Forces operative during film formation from latex dispersions

In this paper, the different forces operative on the latex particles during film formation are examined and estimates are given of the contribution of the forces to the deformation of these particles. The forces examined are gravitational forces, Van der Waals forces, electrostatic repulsion forces due to the overlap of diffuse double layers, capillary forces due to the receding water/air interface, and capillary forces due to liquid bridges between the latex particles. The magnitude of these forces is compared to the force needed to obtain sufficient deformation, i.e. the closure of the voids between the particles. Calculations show that both capillary forces are from the same order of magnitude, 1-3 10(-7) N. The Van der Waals contribution is smaller by a factor of 20 than the contribution due to the capillary forces. However, for deformation the Van der Waals forces may he of considerable importance since the Van der Waals forces diverge for very small distances.
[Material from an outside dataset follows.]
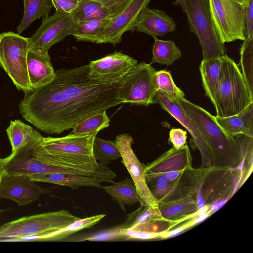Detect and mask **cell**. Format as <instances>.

A sound incorporation of the Van der Waals forces can be achieved by using the JKR equations. Under the assumption of constant potential, the electrostatic repulsion forces are approximately a factor of 1000 smaller than the capillary forces. The gravitational forces, 1 x 10(-16) N, are negligible. The force needed for successful deformation amounts to 10(-7) N, assuming that the Hertz theory is applicable in the description of polymer particle deformation. Furthermore, an equation for the capillary force due to the receding water/air interface is derived which is applicable for a wider range of degrees of deformation than is the Mason-equation. Three descriptions of the particle's response to deformation are examined: (i) the Hertz theory for purely elastic spheres, (ii) the JKR-theory for purely elastic spheres in the presence of Van der Waals forces, and (iii) the Yang-theory for linear visco-elastic spheres. These descriptions are combined with both capillary forces resulting in criterions determining successful deformation. (C) 1997 Elsevier Science S.A.